Monday, May 17, 2010

Passionate Primaries

Tomorrow’s going to be an awfully interesting day for fans for American politics.
Two incumbent Democratic Senators, Blanche Lincoln of Arkansas and Arlen Specter of Pennsylvania, both face tough primary challenges from the left. I stink at predicting, but I think Specter is toast. And I don’t know enough about politics is Arkansas to understand what will happen there.
Lincoln has tried to survive by being a centrist Democrat, but ours is not a kind world for centrists. Lincoln was against the public option in a health care bill, so liberals in her own party are taking aim at her. She alienated Republicans in Arkansas—something that I suspect is easy to do—by supporting parts of the president’s agenda. All this prompted Lt. Gov. Bill Halter to run against her, but the New York Times has a piece today(http://www.nytimes.com/2010/05/17/us/politics/17pennsylvania.html?scp=3&sq=arlen%20specter&st=cse) in the race where John Brummett, a columnist at the Arkansas News, quips of the Democratic primary: “All we’re doing here is picking someone to get beat in November.” The Republicans are likely to win the seat in the fall.
Over in Pennsylvania, the chickens are coming home to roost for Specter, who has always had a constituency of one: Arlen Specter. He was talking a lot last week about his reputation of bringing home the bacon for Pennsylvania. But his history is long…he’s the guy who trashed Anita Hill during the Clarence Thomas hearings a couple of political lifetimes ago…and it will not be all that sad to see him go. His challenger is in the Democratic primary, Rep. Joe Sestak, had the guts to run when it looked like he would not be able to beat Specter, who switched to the Democratic Party last year. Now Sestak seems like he would be as strong as Specter as the Democratic nominee.

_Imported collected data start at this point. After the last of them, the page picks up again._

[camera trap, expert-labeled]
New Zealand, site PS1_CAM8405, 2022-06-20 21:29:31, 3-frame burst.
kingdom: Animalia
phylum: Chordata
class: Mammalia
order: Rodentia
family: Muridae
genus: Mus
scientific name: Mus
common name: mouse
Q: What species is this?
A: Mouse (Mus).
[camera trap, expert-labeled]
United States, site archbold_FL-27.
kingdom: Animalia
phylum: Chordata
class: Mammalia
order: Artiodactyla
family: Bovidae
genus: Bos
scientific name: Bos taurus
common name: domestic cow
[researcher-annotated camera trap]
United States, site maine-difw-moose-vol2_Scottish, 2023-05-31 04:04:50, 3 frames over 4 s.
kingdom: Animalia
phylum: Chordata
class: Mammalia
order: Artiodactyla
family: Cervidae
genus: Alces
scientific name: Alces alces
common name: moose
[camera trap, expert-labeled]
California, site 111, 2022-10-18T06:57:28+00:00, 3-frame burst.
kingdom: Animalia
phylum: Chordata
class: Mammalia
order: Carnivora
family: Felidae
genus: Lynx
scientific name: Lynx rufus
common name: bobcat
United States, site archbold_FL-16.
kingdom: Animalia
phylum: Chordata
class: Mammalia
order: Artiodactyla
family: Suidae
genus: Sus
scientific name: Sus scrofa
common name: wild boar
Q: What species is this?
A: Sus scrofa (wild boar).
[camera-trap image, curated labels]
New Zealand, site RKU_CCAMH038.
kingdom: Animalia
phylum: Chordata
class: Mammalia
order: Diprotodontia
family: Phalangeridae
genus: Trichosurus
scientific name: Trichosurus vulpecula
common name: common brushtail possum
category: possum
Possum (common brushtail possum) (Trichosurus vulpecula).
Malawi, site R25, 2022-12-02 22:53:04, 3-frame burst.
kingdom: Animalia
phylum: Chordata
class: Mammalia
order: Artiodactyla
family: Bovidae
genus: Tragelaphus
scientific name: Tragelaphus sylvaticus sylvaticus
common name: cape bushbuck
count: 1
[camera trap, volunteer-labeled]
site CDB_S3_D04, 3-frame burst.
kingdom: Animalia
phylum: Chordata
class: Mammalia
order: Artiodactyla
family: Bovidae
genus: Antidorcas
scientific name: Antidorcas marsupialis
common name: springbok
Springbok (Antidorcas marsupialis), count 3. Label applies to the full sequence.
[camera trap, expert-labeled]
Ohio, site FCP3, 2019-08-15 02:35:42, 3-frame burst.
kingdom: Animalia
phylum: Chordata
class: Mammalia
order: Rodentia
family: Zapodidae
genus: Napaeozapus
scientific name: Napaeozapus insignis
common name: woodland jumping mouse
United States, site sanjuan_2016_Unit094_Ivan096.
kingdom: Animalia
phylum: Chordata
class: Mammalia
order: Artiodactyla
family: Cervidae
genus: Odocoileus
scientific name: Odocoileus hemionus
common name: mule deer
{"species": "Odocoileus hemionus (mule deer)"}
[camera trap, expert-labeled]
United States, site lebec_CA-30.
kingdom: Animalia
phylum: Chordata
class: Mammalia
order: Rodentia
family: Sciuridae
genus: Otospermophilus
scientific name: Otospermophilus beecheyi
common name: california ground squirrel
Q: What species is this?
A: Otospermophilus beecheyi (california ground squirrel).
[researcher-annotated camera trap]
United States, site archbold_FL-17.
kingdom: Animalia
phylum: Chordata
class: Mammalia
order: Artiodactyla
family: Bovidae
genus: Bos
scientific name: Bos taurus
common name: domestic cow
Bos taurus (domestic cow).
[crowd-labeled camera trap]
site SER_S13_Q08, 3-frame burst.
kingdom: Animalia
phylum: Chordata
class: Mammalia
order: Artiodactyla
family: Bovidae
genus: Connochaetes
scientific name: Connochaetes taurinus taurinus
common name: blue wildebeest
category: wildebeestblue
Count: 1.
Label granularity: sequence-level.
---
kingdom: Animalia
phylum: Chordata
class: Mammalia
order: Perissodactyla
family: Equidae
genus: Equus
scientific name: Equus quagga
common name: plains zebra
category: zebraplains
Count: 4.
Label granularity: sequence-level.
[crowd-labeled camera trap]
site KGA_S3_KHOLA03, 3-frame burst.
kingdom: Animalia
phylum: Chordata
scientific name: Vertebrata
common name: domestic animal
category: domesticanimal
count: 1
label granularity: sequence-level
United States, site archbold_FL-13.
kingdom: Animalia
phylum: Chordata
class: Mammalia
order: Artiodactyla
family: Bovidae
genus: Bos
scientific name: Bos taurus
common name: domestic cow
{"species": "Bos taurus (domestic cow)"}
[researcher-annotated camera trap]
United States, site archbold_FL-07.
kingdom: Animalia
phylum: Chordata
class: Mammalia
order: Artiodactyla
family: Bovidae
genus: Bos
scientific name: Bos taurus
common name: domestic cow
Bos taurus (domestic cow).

The results will tell us something, yes, about the much-mentioned anger that’s alive in both parties, the anti-Washington mood. But turnout numbers always tell us something else, something important about the level of engagement of voters. Those numbers tend to be kind of sad, even in years when our papers and cable TV shows tell us that we’re awfully angry about things. The most important thing, in an exciting election or a boring one, is to vote.